+++ Records for the exercise +++

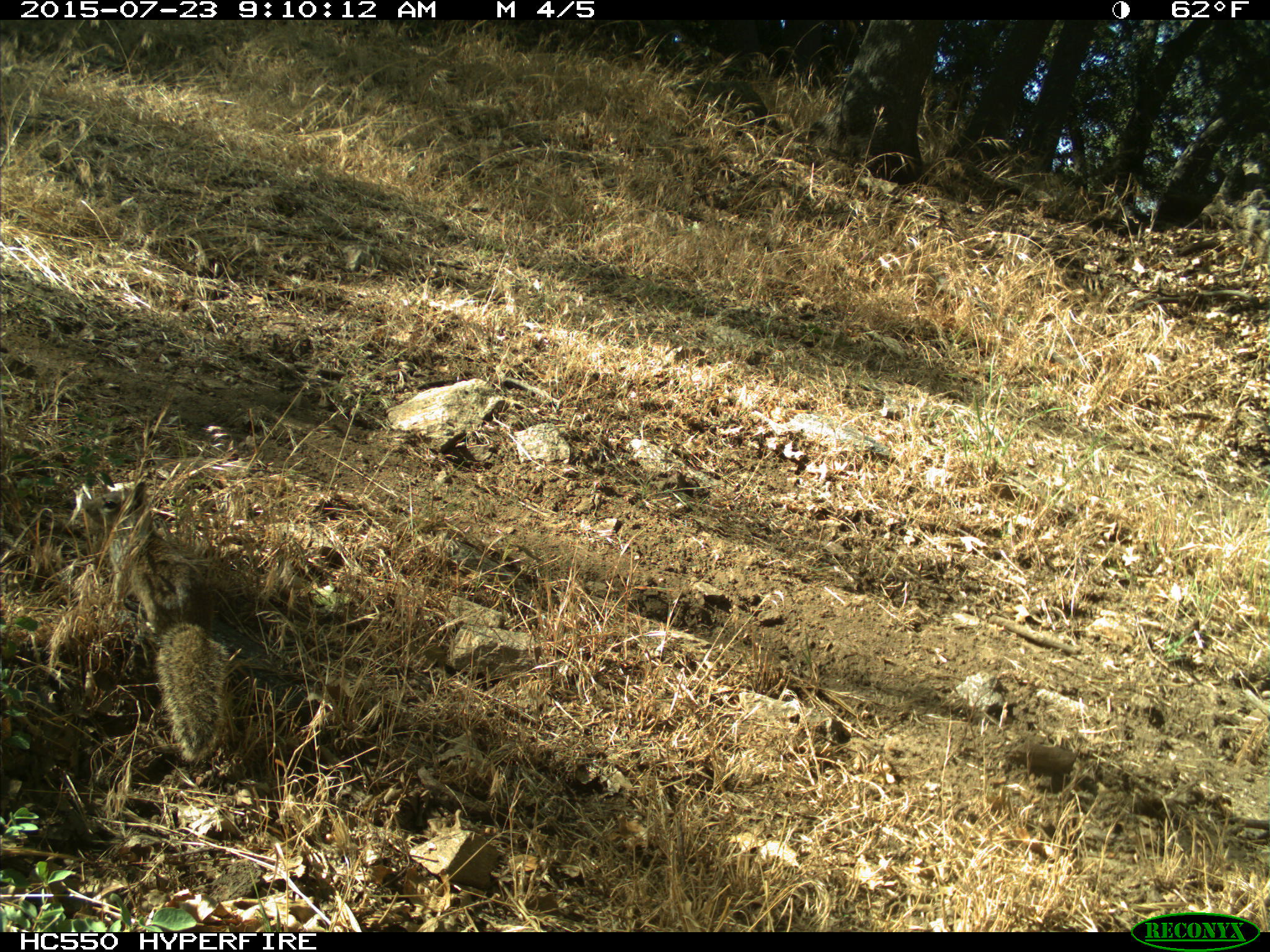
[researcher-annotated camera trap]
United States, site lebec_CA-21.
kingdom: Animalia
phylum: Chordata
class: Mammalia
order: Rodentia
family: Sciuridae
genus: Otospermophilus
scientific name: Otospermophilus beecheyi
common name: california ground squirrel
Otospermophilus beecheyi (california ground squirrel).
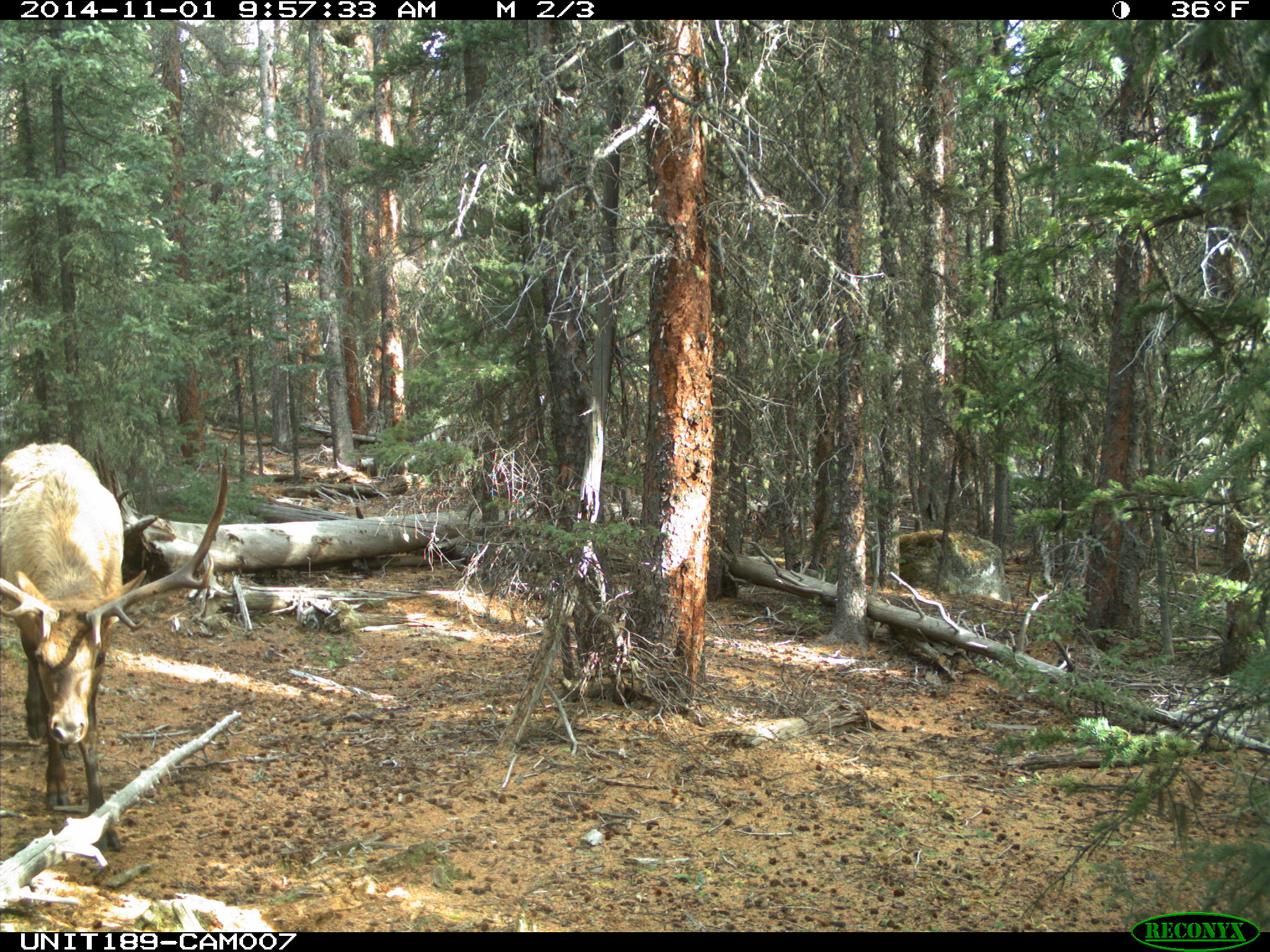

+++

**Activity**: Leaving the pictures out, output all of the listing exactly.

**Solution**:
[researcher-annotated camera trap]
United States, site lebec_CA-21.
kingdom: Animalia
phylum: Chordata
class: Mammalia
order: Rodentia
family: Sciuridae
genus: Otospermophilus
scientific name: Otospermophilus beecheyi
common name: california ground squirrel
Otospermophilus beecheyi (california ground squirrel).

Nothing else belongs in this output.